- DATA RECORDS -
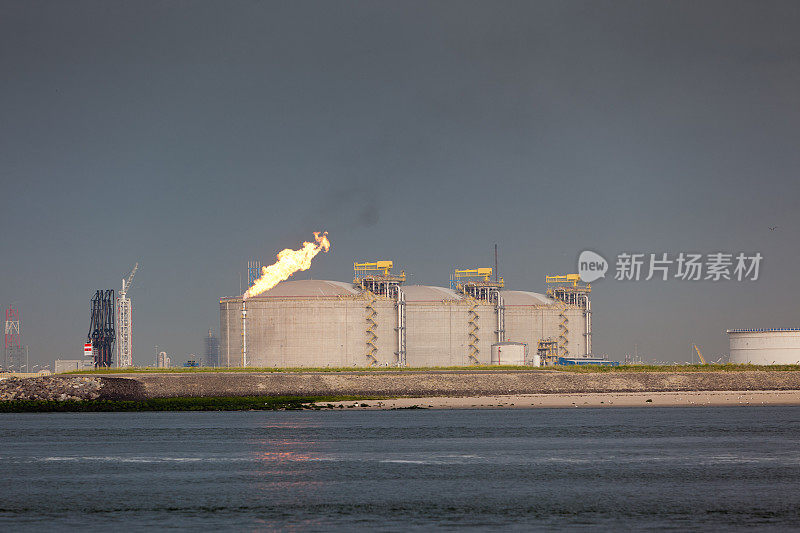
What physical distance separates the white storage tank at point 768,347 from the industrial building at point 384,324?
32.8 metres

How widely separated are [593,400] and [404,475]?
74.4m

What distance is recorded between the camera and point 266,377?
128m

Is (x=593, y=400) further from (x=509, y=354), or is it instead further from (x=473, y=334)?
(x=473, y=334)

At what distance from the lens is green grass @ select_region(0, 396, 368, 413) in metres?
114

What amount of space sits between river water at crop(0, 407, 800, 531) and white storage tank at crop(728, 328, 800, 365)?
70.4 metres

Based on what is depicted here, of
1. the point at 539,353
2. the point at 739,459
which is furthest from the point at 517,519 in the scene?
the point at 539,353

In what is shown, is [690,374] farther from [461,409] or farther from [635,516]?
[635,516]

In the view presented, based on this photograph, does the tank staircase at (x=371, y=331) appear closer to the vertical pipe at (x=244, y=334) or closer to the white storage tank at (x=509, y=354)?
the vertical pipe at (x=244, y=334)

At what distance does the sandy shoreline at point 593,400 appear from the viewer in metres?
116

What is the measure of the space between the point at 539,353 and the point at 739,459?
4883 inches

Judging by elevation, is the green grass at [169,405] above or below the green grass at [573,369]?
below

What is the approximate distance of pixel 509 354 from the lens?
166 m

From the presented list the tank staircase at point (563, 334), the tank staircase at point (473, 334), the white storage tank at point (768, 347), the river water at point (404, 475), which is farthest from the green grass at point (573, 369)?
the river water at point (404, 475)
---
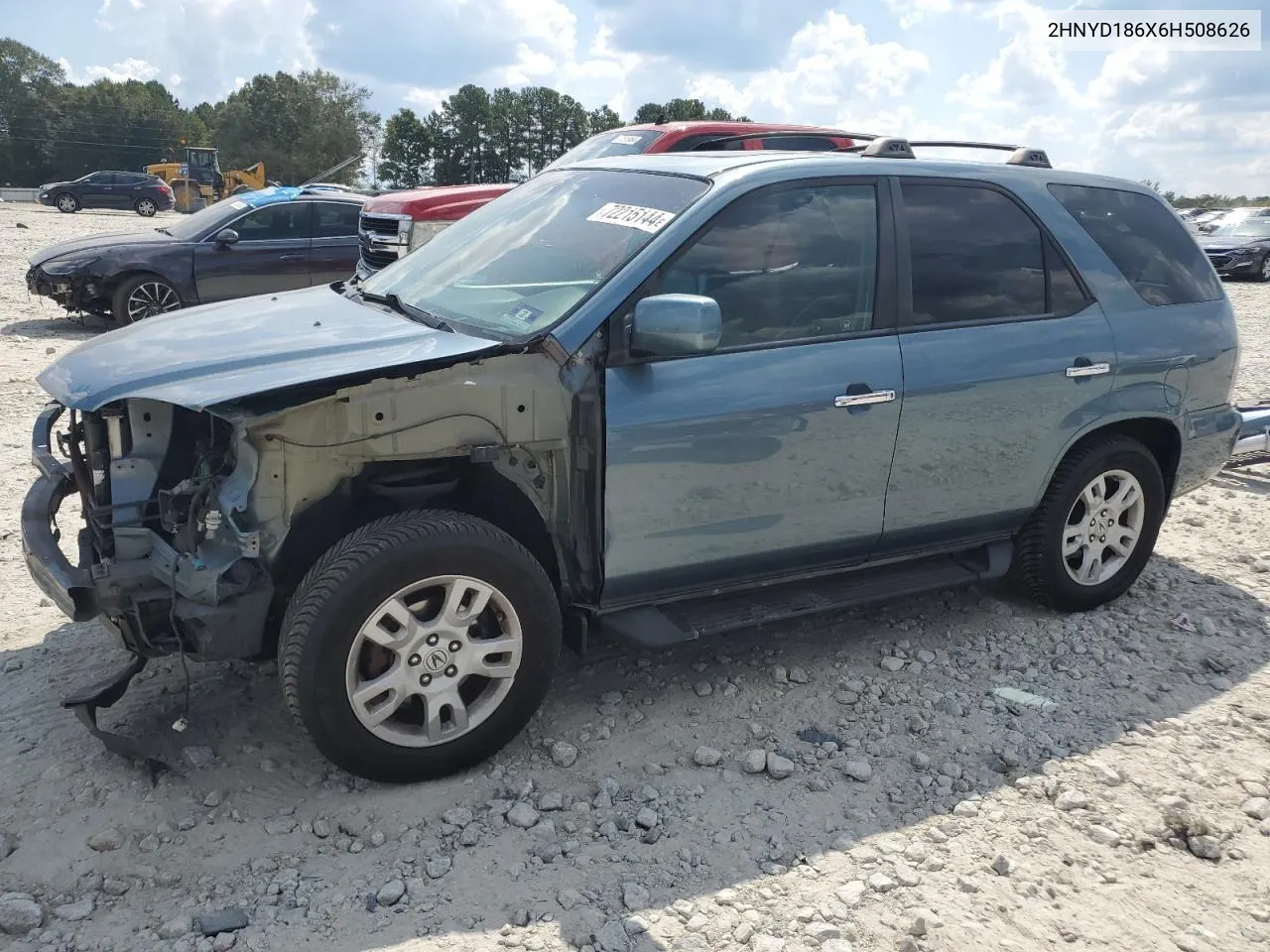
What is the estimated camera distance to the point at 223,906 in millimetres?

- EXERCISE REQUIREMENTS -
Tally the lines in the rows above that contain the word "does", and give only that number.

- WRITTEN SOLUTION -
2